Post-memorial service, the bandwagon moved on to Jackson’s intake of prescription medications. His sister says he was murdered by them. Nancy Grace can’t wait for the toxicology report. Dr. Drew Pinsky (author of The Mirror Effect: How Celebrity Narcissism Is Seducing America) looked pretty seduced himself, as he sleekly analyzed Jackson’s medications on her show. True, had Michael not taken massive amounts of narcotics, he might have lived to be 90—and most likely the world would never have had that moonwalking King of Pop, only another good performer. They certainly wouldn’t have had a 50-year-old man preparing for 50 shows more physically demanding than most 30-year-olds could handle. But those pills were more than rockets to keep him going physically.

When you are hunted day and night, when each day you wake up in a surreal landscape where nothing can be ruled out, your bedroom door may be broken down any moment in the name of the law, you cannot know which madwoman, employee or youth will file a suit against you and your hell is the world’s entertainment paradise for more than 16 years, well, there is no way to wake up without medicine. More and more of it if you will demand the impossible of yourself.

Michael was bleeding from a trillion cuts. How much did it cost to handle Helen Harris-Scott’s emotional distress suit? Not a familiar name? Just a US$100-million civil suit started in 2006, dismissed, appealed, reinstated, costs awarded to Harris-Scott and motions still being filed in June 2009. Multiply those suits by a hundred or two, all the depositions, lawyers, invoices, tearing away at Jackson’s equilibrium—never balanced to begin with—lawsuits multiplying like fleas in America where tort law is a pandemic infecting the soul of the country, and the wonder is he kept going at all.

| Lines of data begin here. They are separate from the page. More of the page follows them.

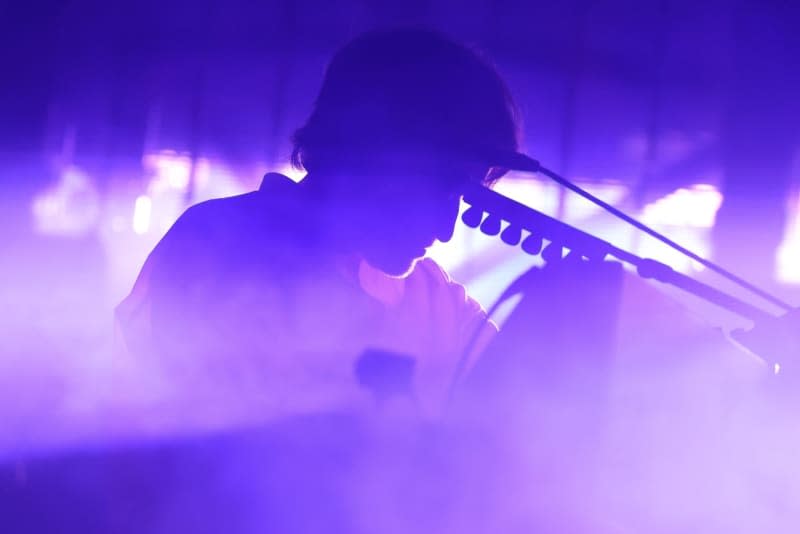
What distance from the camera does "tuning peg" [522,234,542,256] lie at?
516 millimetres

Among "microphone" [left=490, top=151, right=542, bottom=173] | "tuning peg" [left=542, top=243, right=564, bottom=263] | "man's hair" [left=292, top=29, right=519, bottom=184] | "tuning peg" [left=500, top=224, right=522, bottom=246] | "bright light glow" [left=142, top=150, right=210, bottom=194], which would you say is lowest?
"bright light glow" [left=142, top=150, right=210, bottom=194]

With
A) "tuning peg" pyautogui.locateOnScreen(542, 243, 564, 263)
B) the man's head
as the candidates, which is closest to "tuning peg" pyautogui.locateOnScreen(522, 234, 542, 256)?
"tuning peg" pyautogui.locateOnScreen(542, 243, 564, 263)

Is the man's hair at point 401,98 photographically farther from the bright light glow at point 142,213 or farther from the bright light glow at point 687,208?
the bright light glow at point 687,208

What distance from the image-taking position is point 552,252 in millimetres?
521

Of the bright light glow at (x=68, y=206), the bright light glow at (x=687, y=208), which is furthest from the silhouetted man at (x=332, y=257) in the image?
the bright light glow at (x=687, y=208)

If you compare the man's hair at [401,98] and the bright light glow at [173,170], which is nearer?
the man's hair at [401,98]

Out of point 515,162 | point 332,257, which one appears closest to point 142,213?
point 332,257

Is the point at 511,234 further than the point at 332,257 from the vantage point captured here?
No

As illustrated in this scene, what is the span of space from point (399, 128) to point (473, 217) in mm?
282

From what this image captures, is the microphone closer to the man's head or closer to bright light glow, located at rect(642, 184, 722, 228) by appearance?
the man's head

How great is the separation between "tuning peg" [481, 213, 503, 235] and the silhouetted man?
0.26 ft

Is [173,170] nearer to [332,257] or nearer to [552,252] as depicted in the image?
[332,257]

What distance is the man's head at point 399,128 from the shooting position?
Result: 716mm

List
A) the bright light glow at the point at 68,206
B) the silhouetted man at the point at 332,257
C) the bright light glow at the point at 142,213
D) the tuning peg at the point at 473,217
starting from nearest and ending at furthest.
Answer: the tuning peg at the point at 473,217 < the silhouetted man at the point at 332,257 < the bright light glow at the point at 68,206 < the bright light glow at the point at 142,213
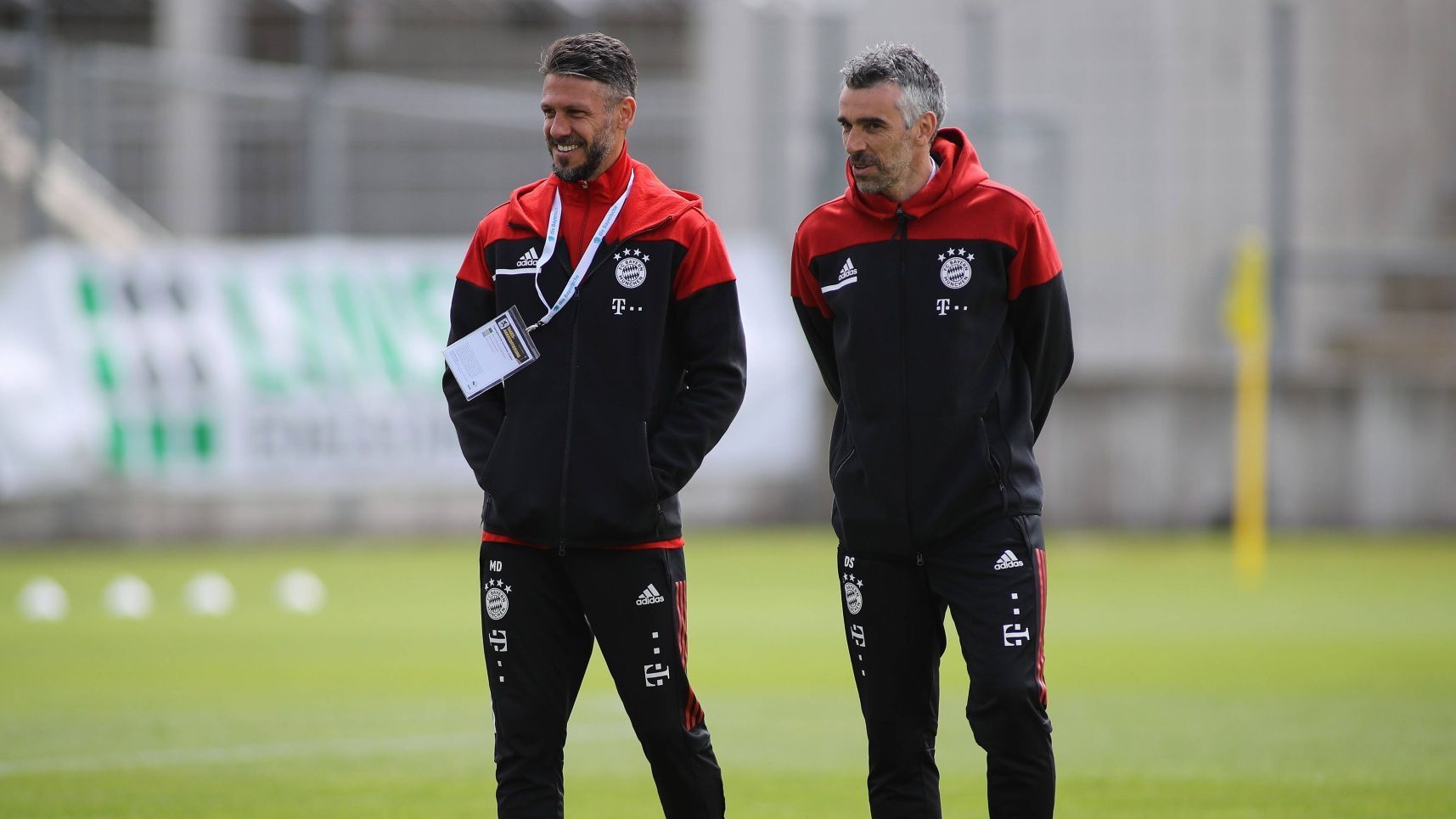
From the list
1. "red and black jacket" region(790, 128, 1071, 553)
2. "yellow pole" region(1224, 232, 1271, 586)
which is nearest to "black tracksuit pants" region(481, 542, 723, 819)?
"red and black jacket" region(790, 128, 1071, 553)

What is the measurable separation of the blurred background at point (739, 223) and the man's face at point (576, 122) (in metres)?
15.3

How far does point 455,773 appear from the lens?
7.68 metres

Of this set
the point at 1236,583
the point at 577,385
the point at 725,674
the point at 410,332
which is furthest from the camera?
the point at 410,332

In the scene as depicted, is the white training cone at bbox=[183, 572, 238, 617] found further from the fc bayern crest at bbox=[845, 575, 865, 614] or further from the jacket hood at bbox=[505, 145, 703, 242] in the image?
the fc bayern crest at bbox=[845, 575, 865, 614]

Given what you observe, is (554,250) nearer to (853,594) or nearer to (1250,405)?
(853,594)

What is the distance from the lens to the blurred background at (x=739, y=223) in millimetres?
20016

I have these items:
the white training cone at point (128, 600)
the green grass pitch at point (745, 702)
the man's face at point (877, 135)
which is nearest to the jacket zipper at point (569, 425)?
the man's face at point (877, 135)

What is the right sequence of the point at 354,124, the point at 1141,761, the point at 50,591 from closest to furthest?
1. the point at 1141,761
2. the point at 50,591
3. the point at 354,124

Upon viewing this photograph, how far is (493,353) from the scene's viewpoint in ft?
16.6

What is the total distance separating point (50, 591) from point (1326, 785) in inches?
412

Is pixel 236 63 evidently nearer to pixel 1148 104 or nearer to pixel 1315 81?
pixel 1148 104

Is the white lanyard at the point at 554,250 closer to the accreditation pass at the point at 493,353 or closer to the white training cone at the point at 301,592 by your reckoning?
the accreditation pass at the point at 493,353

I haven’t a clue about the specifics of his death, but I’m pretty sure what caused it. Not the medicine in syringes and capsules, not even the hunters in black legal robes or the ones carrying cameras. What caused Jackson’s death was an ambition and talent larger than his frail body could handle and a culture that made more living off him than it could ever have made by being “there.”